The Career of Dr. Edward Levin

Dr. Levin is Chief of the Neurobehavioral Research Lab in the Psychiatry Department of Duke University Medical Center. He works as both a professor and a researcher in the Department of Psychiatry and Behavioral Sciences. He is currently in charge of a multitude of investigations centered around addiction and neurobehavioral toxicology. His research has led to many discoveries centered around the effects of substances of the brain and how this chronically effects an organism’s biology.

Dr. Levin started off his career as a student at Penn State University where he was initially premed. Due to his interest in the mind, he switched his major to psychology and later transferred to University of Rochester. He attended the University of Wisconsin for grad school and earned a master’s in psychology. He later earned a PhD in environmental toxicology.
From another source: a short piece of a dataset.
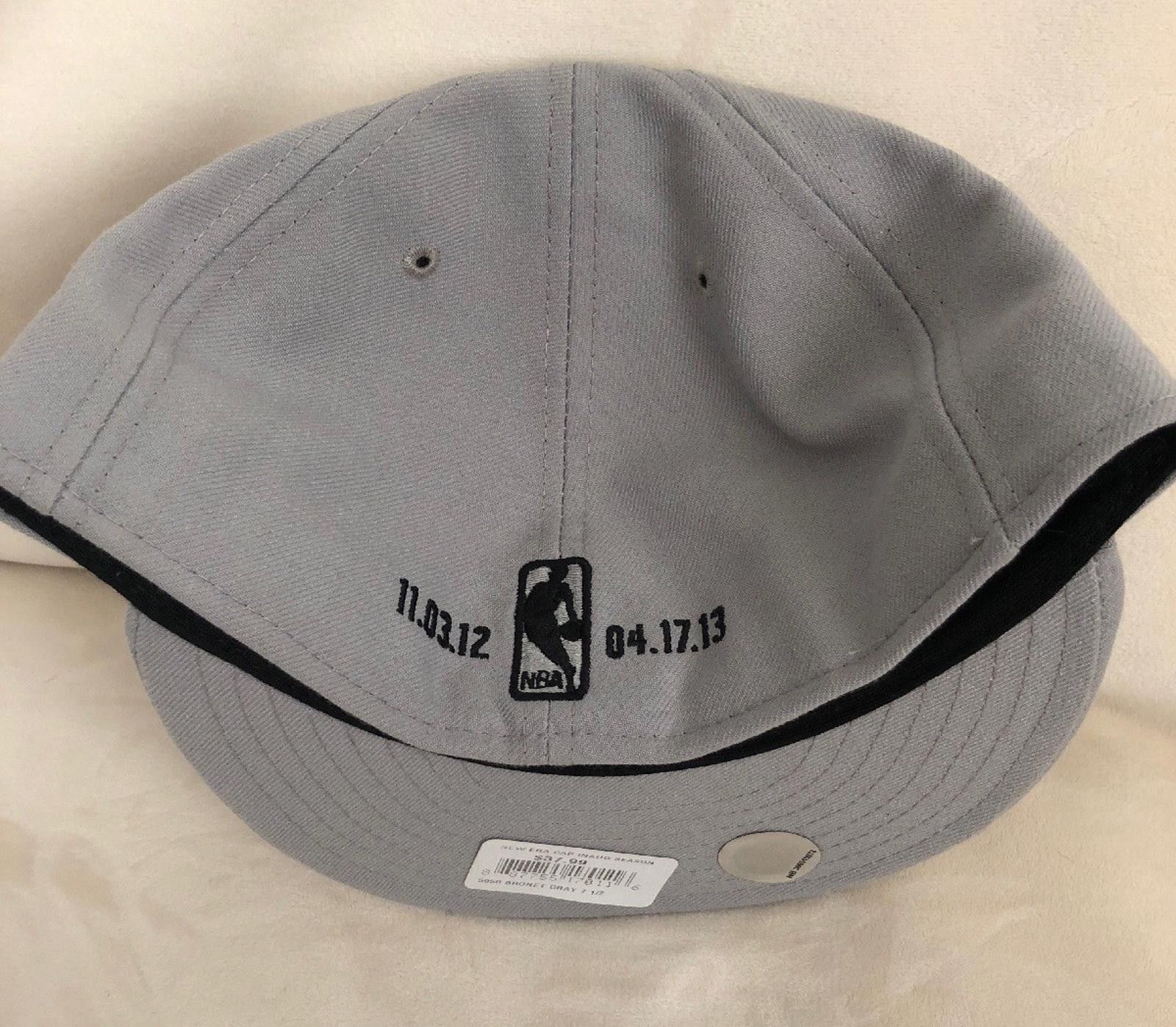 New Era New Era Brooklyn Nets Gray 59FIFTY Fitted Cap Hat 7 1/2 Size ONE SIZE - 3 Thumbnail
He later taught toxicology seminars, an experience he said was OK but was a lot of work.

Throughout his career, he discovered many different things related to behavior and toxicology. One of the first things he researched was link to cognitive impairments with exposure to electrical transformers. He also studied chlorine in water and how its reaction with organic materials creates trichloromethane otherwise known as chloroform which is carcinogenic. He told me that while drinking chlorinated water does slightly increase cancer rates, it significantly reduces infectious diseases and thus should be added to the water supply. Later in his career he started to study drug abuse primarily. Nicotine was the drug he studied heavily in his career due to its widespread use across the globe and its addictive properties. He found that it has cognitive enhancing abilities including how it may lessen the onslaught of Alzheimer’s disease. Haloperidol is another drug whose side effects he is credited for studying. He determined that tardive dyskinesia is a side effect of Haloperidol.

Dr. Levin’s primary focus at the moment however is opioid abuse. He is currently focusing on treatments for addiction by administering drugs. One of such studies I am currently working on. He is currently studying a drug that blocks the re-uptake of certain neurotransmitters. This acts as an indirect agonist to the opioid drug. His research found that the drug currently being studied as a treatment for opioid abuse has been shown to significantly reduce nicotine self-administration. When studying opioid abuse, the drug being used as the opioid is Remifentanil due to it’s rapidly acting properties as well as it’s very short half-life. He hopes that by finding a drug that treats addiction, the deaths from opioid overdose in this country may decrease.

When asked why he enjoys science, Dr. Levin credited the joy of discovery and how it is a tremendous reward. He said it is an incredible feeling when, through your research you are the first person in the world to know something. As for what he would change, the first thing that came to his mind was bureaucracy. He fills out too many forms and wrights too many proposals for funding. Then again, what other industry lacks excessive bureaucracy?